Extracted text>
Is it possible that among the tens of thousands of smart people round the world looking at these financial issues a number of them may reach similar conclusions (eg on the need for less regulation) independently?
Your comment awaits clarification in the sense above.
Regards,
Charles
PS Are you part-Polish?
His reply:
Dear Mr Crawford
Thank you very much for your e-mail. Let me respond in turn:
1. May I suggest you read Pascal-Emmanuel Gobry piece and my article which was published on my blog (around 250,000 readers) and Stockopedia:
Based on my current knowledge I have to say that it could be a case of plagiarism or incredible incompetence in checking other's relevant publications (which in the age of Google is simply trivial). Do you see any third option? If yes, please advice.
3. Well, I was not born yesterday. I would be more minded to accept this argument before the web search engines era. At present I am quite sceptical especially that when I have just typed "financial crisis" on bing.com search engine my blog was appearing on page 3. (At the time when I publish my blog posts when I searched for "financial crisis" on google or bing I saw my blog appearing on page 1 or 2.) My work have also been used as an academic source material/analysis, e.g.
I know that many people (from pupils to student to journalists) are searching the web for ideas and then some write about them as their own. I hope you were not born yesterday and will reflect on that from this perspective.
To summarise publishing ideas (in the public domain) is like with patents: checking first whether someone else has not done it before. In the age of internet search engines it is trivial. And if cock-ups happen (regardless of what's really behind them) a correction is in order.
The reason why I am concerned is that in the last 3 years I have published a lot of ideas on my blog which are regarded as original (or ahead of its time) by my readers (some of them quite well known and regarded): http://gregpytel.blogspot.co.uk/
However they have been discarded by the mainstream journalists and policy/decision makers. (I made sure they were made aware of them.) Now as the chickens are coining home to roost (e.g. Euro break up that I technically predicted in my analysis for the Arab Financial Forum in February 2010) and the mainstream analysts are catching up with things 3 years late I expect that many of my ideas will be published as somebody else's. Why? Not because they are novel in any sense but because they have a better access to media. My ideas were no good years ago when I published them and they will be called 'brilliant' as somebody else's (as, for example, Edward Lucas called Mr Gobry publication) some years later. Do you think it is fair on me (and my work)?

Supplied information>
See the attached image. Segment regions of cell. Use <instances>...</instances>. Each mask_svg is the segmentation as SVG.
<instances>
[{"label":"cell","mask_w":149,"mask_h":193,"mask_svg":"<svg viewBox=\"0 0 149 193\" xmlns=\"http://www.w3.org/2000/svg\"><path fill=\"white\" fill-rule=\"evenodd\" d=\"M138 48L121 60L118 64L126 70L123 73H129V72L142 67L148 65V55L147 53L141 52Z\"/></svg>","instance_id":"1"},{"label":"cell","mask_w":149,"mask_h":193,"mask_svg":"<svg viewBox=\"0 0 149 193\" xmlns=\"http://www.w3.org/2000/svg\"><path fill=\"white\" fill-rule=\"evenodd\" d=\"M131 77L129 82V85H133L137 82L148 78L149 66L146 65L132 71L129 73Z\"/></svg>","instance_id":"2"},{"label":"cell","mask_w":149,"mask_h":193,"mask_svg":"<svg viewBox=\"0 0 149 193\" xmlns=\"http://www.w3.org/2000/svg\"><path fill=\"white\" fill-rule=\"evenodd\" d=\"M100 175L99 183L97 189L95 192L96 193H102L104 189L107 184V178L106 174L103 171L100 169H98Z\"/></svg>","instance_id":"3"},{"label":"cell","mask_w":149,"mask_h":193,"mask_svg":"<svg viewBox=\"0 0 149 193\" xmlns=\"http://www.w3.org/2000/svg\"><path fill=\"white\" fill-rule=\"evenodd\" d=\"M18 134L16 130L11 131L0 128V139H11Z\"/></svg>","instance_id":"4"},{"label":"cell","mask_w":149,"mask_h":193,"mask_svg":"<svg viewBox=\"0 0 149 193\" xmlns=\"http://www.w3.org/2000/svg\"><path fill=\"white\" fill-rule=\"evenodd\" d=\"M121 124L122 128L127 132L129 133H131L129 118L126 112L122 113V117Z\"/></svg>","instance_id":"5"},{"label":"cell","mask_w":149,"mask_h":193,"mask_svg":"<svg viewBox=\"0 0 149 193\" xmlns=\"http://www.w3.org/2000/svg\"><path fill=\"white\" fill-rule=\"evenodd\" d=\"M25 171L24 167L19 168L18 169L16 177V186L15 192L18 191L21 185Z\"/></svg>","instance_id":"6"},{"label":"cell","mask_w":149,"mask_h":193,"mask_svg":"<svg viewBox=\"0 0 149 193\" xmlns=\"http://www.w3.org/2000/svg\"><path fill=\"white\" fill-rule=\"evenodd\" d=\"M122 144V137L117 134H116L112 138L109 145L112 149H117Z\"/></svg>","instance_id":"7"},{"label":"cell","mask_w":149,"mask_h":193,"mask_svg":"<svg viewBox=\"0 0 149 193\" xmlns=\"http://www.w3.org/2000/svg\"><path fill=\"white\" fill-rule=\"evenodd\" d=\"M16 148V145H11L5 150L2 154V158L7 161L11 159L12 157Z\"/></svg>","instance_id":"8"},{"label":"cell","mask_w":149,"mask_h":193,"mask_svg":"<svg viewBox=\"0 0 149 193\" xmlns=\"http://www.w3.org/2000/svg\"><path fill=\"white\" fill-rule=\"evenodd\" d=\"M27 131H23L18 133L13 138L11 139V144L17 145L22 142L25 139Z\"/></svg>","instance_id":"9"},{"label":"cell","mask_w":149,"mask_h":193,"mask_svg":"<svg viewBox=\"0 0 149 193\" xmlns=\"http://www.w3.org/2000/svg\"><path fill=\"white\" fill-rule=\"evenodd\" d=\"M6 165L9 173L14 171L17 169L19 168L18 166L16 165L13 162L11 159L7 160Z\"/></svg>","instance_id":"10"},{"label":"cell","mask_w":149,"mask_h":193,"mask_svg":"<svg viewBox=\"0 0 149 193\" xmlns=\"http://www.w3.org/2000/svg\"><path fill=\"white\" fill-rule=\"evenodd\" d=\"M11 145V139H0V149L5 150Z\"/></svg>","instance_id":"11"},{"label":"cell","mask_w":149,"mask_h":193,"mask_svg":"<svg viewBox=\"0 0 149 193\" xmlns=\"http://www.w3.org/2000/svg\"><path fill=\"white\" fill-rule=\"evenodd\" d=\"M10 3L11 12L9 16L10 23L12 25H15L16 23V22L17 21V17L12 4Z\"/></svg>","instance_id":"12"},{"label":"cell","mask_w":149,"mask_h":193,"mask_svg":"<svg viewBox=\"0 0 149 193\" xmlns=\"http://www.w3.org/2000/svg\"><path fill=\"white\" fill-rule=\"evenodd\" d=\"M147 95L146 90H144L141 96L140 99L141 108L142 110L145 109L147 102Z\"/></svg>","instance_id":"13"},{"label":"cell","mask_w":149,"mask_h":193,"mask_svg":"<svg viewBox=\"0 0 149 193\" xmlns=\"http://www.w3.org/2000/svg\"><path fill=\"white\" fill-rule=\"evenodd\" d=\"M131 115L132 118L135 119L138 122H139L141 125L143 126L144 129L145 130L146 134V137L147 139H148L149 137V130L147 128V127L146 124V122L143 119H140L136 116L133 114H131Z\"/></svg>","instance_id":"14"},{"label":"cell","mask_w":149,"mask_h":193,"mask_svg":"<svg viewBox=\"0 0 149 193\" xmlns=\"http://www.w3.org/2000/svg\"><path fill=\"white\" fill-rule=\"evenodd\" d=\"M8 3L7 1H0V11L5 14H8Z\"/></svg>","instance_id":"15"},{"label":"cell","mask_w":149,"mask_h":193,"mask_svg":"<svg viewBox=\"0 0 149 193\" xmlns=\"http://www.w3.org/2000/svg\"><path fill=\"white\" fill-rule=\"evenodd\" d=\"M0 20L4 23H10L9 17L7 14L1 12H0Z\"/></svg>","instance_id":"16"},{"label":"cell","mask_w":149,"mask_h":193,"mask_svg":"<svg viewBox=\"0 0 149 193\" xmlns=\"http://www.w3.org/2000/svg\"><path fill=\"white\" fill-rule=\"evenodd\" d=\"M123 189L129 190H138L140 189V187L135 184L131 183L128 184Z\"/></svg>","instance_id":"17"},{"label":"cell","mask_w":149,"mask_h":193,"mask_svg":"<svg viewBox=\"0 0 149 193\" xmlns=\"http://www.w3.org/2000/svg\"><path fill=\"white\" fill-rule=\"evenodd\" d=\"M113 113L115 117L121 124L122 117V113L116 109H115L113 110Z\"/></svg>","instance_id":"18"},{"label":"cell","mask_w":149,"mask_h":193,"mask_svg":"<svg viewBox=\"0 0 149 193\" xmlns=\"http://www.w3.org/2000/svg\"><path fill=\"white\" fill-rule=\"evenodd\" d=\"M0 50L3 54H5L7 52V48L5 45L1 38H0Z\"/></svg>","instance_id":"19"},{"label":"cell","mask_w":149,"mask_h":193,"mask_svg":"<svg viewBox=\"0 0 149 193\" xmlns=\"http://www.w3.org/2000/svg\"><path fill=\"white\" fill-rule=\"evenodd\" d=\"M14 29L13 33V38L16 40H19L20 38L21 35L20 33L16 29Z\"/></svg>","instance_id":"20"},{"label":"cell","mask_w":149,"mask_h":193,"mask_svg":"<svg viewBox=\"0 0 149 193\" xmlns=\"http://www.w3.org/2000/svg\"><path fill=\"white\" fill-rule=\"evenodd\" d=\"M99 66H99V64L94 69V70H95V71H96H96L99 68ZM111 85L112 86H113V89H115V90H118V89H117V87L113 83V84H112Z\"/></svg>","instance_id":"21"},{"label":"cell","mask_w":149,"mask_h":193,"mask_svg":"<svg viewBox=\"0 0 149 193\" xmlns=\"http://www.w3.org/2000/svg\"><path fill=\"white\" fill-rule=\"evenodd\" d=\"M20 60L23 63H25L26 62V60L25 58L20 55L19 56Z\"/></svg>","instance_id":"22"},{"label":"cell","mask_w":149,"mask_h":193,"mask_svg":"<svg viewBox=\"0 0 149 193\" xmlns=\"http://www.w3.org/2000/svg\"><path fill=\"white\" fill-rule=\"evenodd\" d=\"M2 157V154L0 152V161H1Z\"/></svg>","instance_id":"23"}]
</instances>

Things to do>
[A] Using the e-mail exchange above the material, decide whether each statement agrees with it. Answer yes or no for each, and quote the deciding words.
(i) The reply says the writer's blog has around 250,000 readers.
(ii) The reply says that when the writer recently typed "financial crisis" on bing.com, his blog appeared on page 1.
(iii) The reply says the writer technically predicted a Euro break up in analysis for the Arab Financial Forum in February 2010.
[B] Please list every kind of person that the e-mail exchange says searches the web for ideas.
[C] According to the e-mail exchange, who called Mr Gobry's publication 'brilliant'?

Outputs in order>
[A]
(i) Yes: "my blog (around 250,000 readers)"
(ii) No: "my blog was appearing on page 3"
(iii) Yes: "Euro break up that I technically predicted in my analysis for the Arab Financial Forum in February 2010"

[B] pupils, student, journalists

[C] Edward Lucas